The budget calls for about $920 billion in cuts to the Medicaid program over 10 years, The Hill reported. In addition, post-acute care and hospice services could also see severe reductions in Medicare funding, according to LeadingAge, which said it’s reviewing the proposed budget to understand how provisions affect the health services LeadingAge members provide.
“These proposals, which would reduce post-acute care and hospice services’ Medicare spending by more than $100 billion over the next 10 years, while being positioned as positive in helping to reduce ‘excessive spending and distortionary payment incentives’ alongside preventions of fraud and abuse, would in fact be crippling not only for providers of aging services but also to the older adults who depend on Medicare benefits to meet their care needs as they age and at the end of life,” the organization said.

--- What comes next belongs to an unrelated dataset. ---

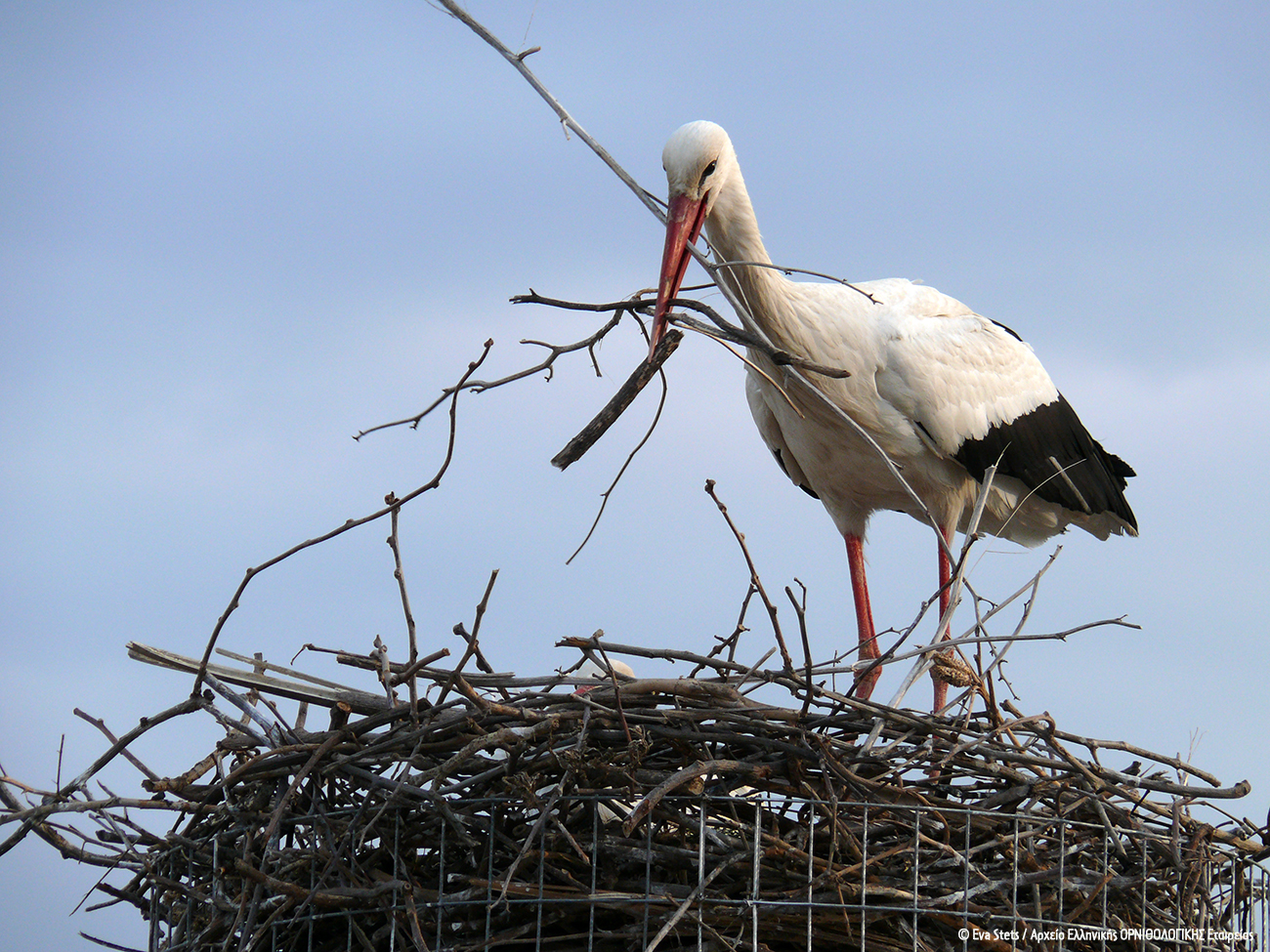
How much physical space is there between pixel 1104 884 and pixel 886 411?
1565 millimetres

“Moreover, proposals to fundamentally alter the vital safety net that the Medicaid program provides to many Americans can have an outsized impact on older adults who rely on Medicaid for their health care as well as to fund critical long-term services and supports,” it added.
Also introduced by CMS recently was the Healthy Adult Opportunity Demonstrations for Medicaid. These demonstrations would permit states “extensive flexibility” to use Medicaid funds to cover Affordable Care Act (ACA) expansion adults and other nonelderly adults covered at state option who do not qualify on the basis of disability, without being bound by many federal standards related to Medicaid eligibility, benefits, delivery systems, and program oversight. In exchange, states would agree to a limit on federal financing in the form of a per capita or aggregate cap. States that opt for the aggregate cap and meet performance standards could access a portion of federal savings if actual spending is under the cap.
By combining the MFAR together with President Trump’s 2021 Budget cuts to Medicaid & Medicare and the Healthy Adult Opportunity demonstrations the future is clear that change is coming again in the form of restructuring payment for long term care services and supports right on the heels of final implementation of the Requirements of Participation rules and regulations. LeadingAge Indiana working together with LeadingAge National is well-positioned to ensure you have a voice in how these new proposals will impact you and the residents you care for.